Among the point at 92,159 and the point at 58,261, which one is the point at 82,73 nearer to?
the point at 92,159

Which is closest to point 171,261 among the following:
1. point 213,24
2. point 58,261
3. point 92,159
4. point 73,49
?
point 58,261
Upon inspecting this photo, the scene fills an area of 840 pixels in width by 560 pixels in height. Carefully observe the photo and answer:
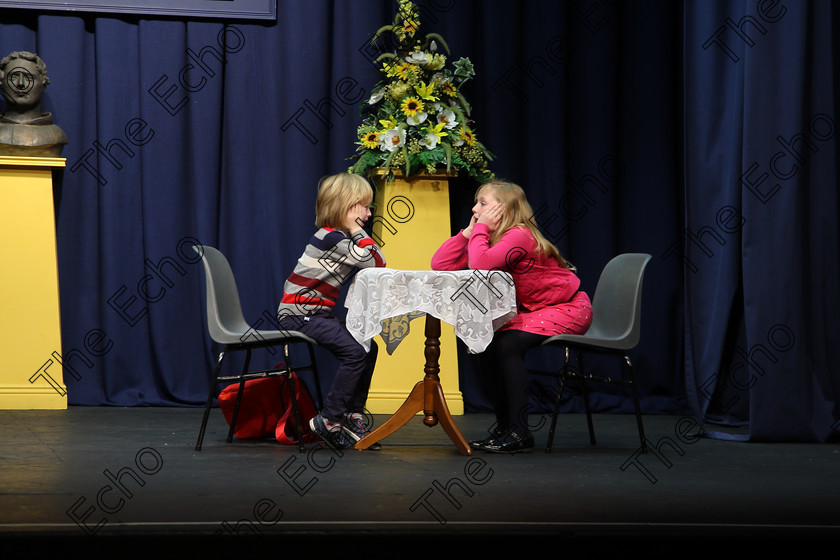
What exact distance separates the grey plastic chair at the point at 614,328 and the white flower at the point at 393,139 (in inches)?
49.3

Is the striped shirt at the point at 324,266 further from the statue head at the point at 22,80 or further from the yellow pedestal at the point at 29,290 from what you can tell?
the statue head at the point at 22,80

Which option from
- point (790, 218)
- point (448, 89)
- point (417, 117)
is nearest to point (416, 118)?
point (417, 117)

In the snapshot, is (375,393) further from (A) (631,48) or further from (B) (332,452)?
(A) (631,48)

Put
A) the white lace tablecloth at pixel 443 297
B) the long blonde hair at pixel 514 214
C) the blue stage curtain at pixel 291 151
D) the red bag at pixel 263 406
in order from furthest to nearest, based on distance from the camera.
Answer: the blue stage curtain at pixel 291 151 < the red bag at pixel 263 406 < the long blonde hair at pixel 514 214 < the white lace tablecloth at pixel 443 297

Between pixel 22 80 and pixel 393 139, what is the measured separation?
1834 millimetres

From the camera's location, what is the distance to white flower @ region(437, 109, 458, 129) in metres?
4.70

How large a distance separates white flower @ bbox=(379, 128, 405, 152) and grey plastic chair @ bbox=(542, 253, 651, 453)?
125 cm

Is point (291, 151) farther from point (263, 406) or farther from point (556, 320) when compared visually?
point (556, 320)

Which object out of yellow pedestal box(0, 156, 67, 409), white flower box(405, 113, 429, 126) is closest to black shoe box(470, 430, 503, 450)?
white flower box(405, 113, 429, 126)

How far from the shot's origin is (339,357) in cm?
357

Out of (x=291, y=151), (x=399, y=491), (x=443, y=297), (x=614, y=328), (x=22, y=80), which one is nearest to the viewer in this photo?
(x=399, y=491)

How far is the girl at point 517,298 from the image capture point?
137 inches

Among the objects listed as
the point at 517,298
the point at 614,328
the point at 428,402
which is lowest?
the point at 428,402

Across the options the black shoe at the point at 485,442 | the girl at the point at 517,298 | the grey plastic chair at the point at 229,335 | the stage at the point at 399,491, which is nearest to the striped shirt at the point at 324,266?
the grey plastic chair at the point at 229,335
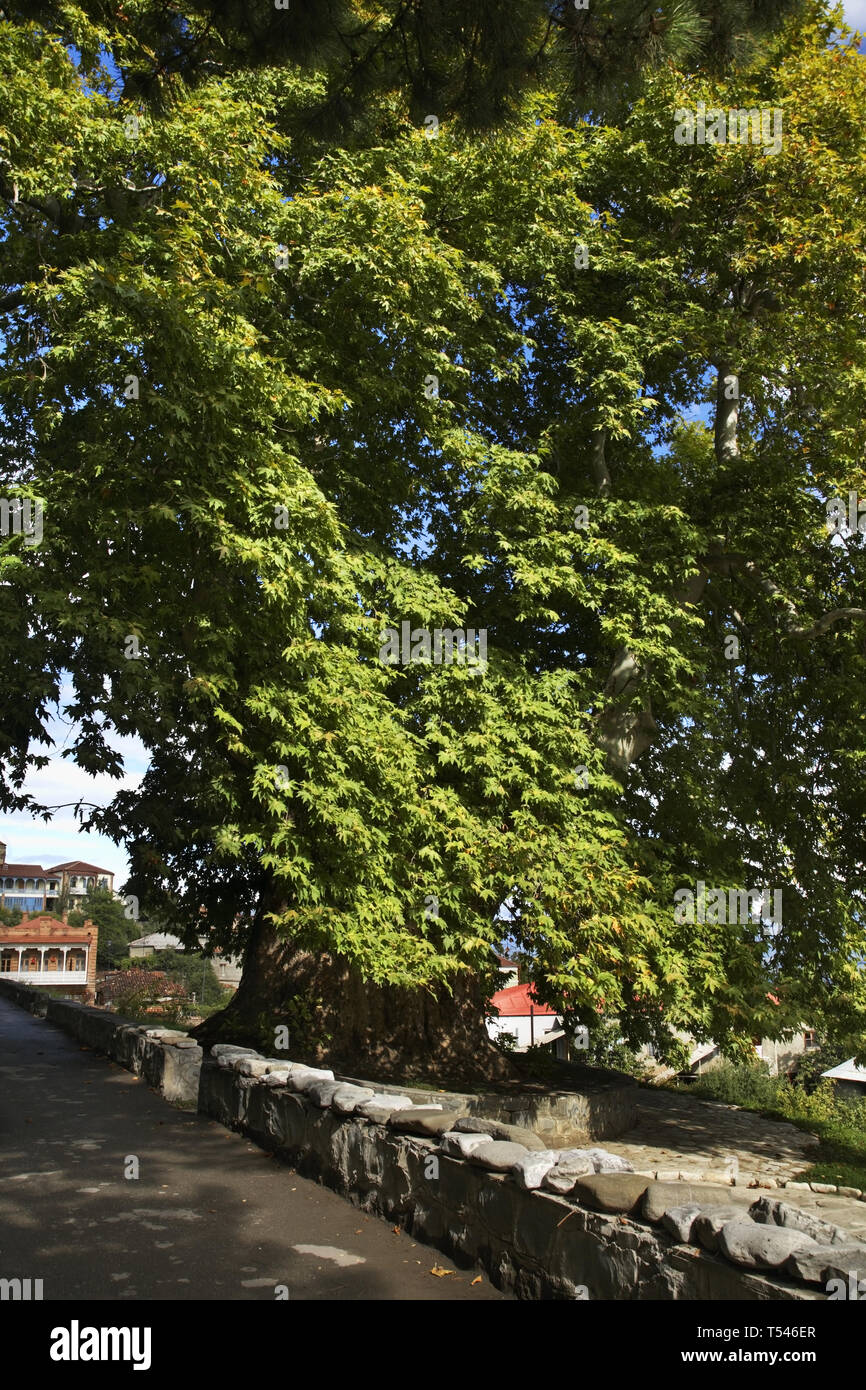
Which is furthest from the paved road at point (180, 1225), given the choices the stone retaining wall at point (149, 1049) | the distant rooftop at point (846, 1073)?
the distant rooftop at point (846, 1073)

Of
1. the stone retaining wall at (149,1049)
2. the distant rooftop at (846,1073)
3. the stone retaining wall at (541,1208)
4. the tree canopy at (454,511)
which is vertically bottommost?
the distant rooftop at (846,1073)

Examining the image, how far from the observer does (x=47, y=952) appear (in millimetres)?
55844

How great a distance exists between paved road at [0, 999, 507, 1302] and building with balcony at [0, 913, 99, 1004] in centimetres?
4729

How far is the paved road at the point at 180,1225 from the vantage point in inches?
163

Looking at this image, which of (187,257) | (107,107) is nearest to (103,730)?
(187,257)

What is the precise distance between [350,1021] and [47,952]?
164 feet

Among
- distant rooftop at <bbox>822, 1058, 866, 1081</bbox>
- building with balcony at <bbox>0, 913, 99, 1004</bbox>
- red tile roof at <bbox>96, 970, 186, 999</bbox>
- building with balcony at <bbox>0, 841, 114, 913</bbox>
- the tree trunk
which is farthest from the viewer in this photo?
building with balcony at <bbox>0, 841, 114, 913</bbox>

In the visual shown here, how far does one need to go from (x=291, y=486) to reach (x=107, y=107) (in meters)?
4.28

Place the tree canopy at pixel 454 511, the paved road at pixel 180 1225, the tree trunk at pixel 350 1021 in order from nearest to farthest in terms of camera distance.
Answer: the paved road at pixel 180 1225 < the tree canopy at pixel 454 511 < the tree trunk at pixel 350 1021

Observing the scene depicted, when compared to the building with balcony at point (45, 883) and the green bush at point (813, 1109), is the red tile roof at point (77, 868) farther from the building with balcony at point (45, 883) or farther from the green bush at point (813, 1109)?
the green bush at point (813, 1109)

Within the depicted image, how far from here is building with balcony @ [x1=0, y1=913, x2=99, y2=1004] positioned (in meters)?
52.4

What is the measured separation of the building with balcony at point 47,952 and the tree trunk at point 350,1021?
42259 millimetres

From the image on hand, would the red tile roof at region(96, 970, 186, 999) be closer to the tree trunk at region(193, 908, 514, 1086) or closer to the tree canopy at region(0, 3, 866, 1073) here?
the tree canopy at region(0, 3, 866, 1073)

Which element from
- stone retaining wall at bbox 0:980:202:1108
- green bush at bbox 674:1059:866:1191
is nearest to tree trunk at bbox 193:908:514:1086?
stone retaining wall at bbox 0:980:202:1108
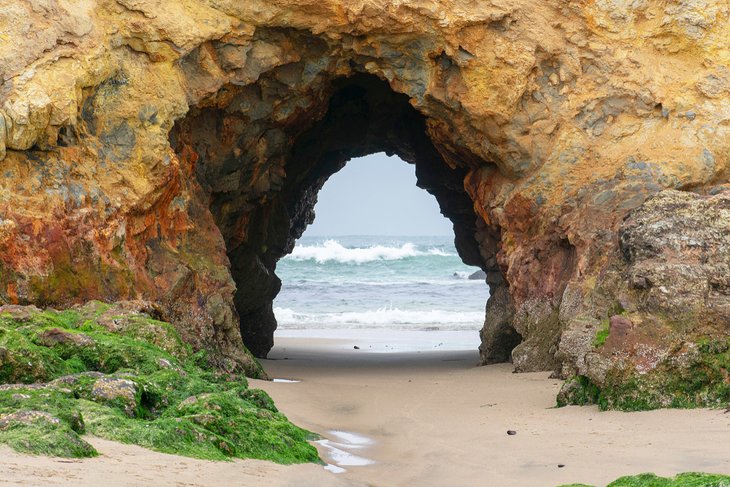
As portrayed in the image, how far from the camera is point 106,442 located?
19.6ft

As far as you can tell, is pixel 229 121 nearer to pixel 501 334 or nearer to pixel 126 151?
pixel 126 151

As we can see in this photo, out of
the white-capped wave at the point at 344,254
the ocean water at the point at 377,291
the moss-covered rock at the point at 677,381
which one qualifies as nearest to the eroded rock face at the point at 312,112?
the moss-covered rock at the point at 677,381

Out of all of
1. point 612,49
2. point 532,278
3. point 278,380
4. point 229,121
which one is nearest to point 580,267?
point 532,278

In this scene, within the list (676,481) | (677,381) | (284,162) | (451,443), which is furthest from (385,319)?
(676,481)

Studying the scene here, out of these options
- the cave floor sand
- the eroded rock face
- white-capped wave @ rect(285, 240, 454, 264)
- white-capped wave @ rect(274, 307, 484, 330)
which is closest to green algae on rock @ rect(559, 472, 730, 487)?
the cave floor sand

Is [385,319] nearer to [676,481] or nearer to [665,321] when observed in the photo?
[665,321]

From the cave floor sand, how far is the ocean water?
14742 mm

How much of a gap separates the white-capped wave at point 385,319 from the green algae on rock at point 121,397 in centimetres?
1848

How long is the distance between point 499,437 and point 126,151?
5.96 m

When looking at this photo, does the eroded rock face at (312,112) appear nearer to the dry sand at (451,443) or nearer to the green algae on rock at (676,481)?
the dry sand at (451,443)

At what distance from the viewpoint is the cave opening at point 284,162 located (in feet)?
44.5

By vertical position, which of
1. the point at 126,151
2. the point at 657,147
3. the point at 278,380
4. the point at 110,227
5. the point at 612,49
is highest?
the point at 612,49

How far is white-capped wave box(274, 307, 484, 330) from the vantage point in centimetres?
2798

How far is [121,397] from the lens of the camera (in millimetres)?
6898
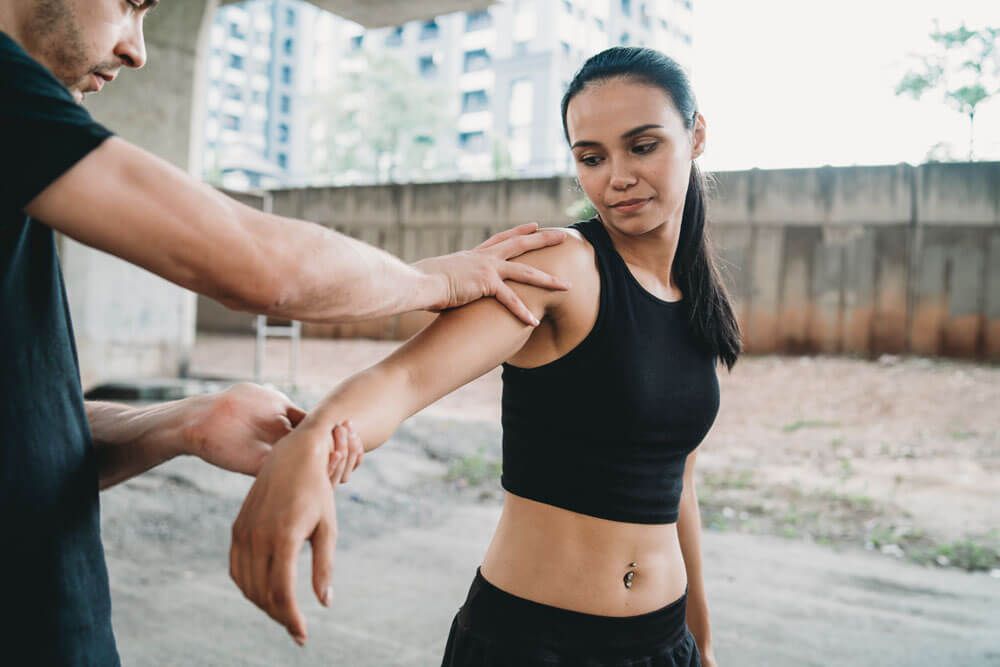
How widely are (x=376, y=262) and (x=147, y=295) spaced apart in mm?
7402

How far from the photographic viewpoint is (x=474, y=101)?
155 feet

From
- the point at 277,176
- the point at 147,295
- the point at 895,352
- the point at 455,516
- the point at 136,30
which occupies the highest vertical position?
the point at 277,176

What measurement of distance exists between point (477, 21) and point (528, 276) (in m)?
48.4

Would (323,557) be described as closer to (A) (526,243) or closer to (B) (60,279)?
(B) (60,279)

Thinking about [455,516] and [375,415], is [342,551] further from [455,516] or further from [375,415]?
[375,415]

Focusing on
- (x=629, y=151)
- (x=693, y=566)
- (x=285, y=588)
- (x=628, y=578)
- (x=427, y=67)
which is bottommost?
(x=693, y=566)

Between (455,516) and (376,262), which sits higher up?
(376,262)

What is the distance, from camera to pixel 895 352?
1068cm

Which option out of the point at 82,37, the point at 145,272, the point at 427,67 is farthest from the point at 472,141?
the point at 82,37

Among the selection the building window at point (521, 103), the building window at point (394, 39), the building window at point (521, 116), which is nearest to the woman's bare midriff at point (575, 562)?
the building window at point (521, 116)

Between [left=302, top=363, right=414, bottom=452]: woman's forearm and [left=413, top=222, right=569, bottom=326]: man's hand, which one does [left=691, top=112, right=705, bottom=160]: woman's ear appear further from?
[left=302, top=363, right=414, bottom=452]: woman's forearm

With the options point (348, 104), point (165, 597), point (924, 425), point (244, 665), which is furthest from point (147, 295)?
point (348, 104)

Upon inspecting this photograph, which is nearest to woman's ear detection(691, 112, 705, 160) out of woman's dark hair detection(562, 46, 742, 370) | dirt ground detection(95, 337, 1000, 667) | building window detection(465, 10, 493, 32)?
woman's dark hair detection(562, 46, 742, 370)

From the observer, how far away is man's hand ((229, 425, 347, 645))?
2.77ft
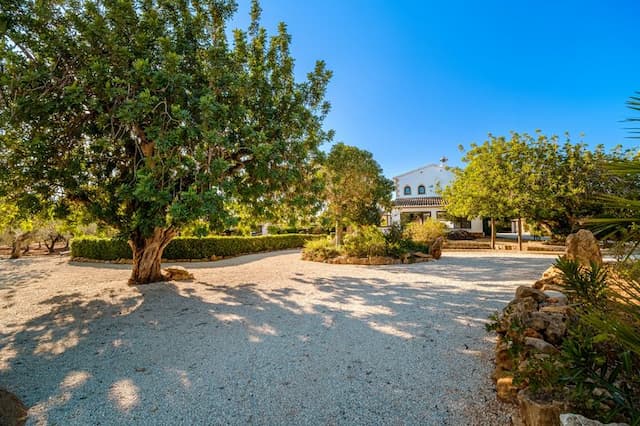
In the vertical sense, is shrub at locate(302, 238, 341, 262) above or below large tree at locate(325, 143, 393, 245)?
below

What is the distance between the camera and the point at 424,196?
3431cm

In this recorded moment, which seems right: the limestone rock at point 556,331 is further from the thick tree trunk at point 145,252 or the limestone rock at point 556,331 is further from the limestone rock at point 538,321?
the thick tree trunk at point 145,252

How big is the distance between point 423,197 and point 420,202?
2785 mm

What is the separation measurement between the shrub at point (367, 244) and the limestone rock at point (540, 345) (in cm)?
928

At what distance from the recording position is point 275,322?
5.01m

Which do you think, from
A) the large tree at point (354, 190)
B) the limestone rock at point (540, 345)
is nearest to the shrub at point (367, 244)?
the large tree at point (354, 190)

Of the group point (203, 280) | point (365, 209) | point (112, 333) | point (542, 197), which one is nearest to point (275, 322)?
point (112, 333)

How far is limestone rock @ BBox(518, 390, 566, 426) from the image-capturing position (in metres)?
1.94

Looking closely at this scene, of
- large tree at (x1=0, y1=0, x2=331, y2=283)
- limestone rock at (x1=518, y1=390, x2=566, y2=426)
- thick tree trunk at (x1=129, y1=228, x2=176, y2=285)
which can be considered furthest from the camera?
thick tree trunk at (x1=129, y1=228, x2=176, y2=285)

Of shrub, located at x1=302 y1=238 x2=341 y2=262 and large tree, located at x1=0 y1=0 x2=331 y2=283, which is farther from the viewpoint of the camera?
shrub, located at x1=302 y1=238 x2=341 y2=262

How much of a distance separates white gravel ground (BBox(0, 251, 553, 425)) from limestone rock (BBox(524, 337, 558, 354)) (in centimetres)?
57

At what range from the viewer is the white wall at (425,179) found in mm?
34094

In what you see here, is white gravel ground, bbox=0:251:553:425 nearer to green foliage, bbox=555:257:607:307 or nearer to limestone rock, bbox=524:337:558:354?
limestone rock, bbox=524:337:558:354

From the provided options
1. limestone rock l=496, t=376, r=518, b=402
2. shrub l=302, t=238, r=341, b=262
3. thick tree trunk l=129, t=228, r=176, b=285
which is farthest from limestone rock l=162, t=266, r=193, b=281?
limestone rock l=496, t=376, r=518, b=402
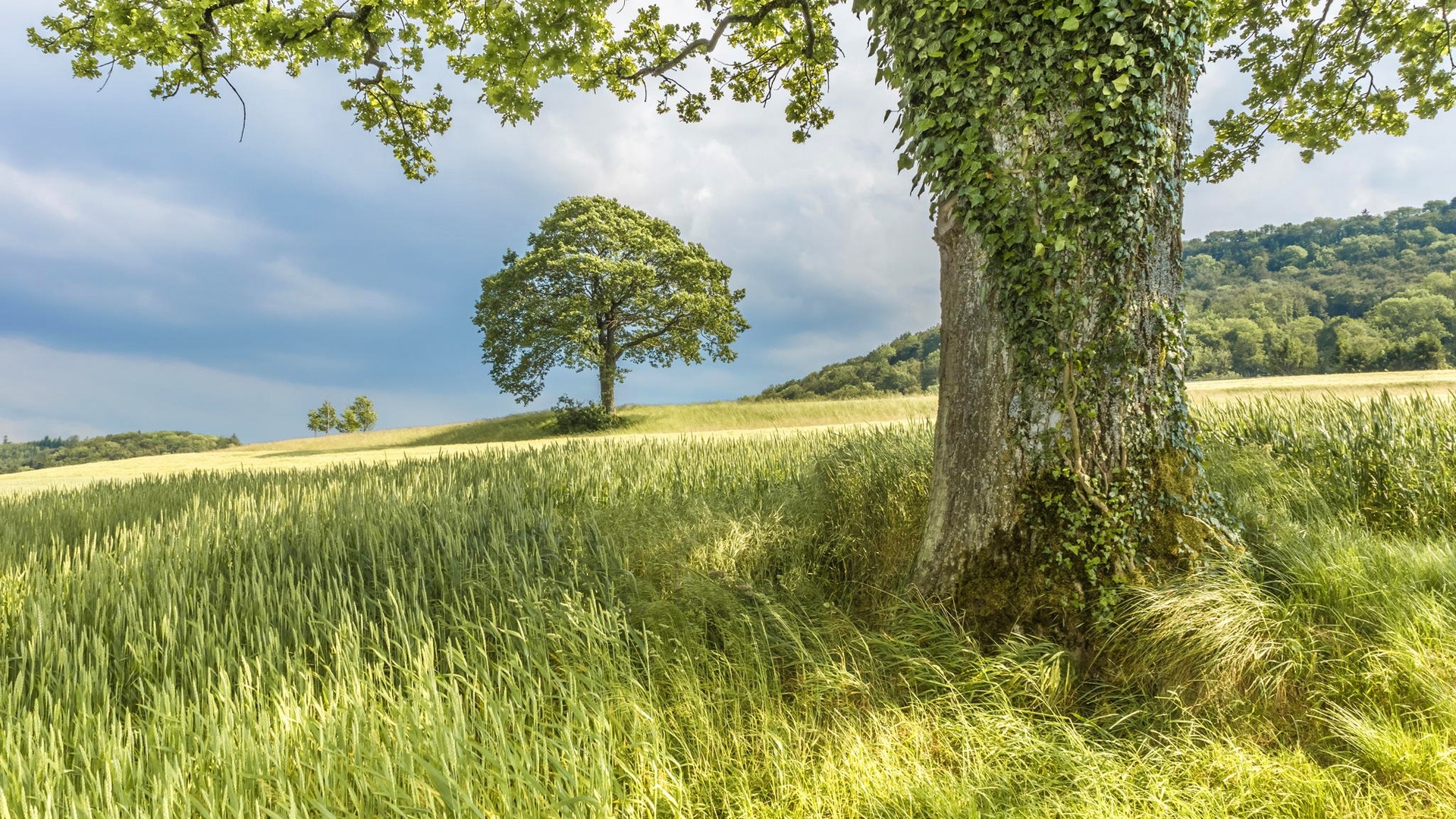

□ □ □ □ □

## REQUIRED WORK
Find every line in the entries above that contains the word "yellow", and copy each of those lines.

## TASK RESPONSE
Is the striped shirt at the point at 324,266 further from the statue head at the point at 22,80 or further from the yellow pedestal at the point at 29,290 from what you can tell?
Which object out of yellow pedestal box(0, 156, 67, 409), white flower box(405, 113, 429, 126) is closest to black shoe box(470, 430, 503, 450)?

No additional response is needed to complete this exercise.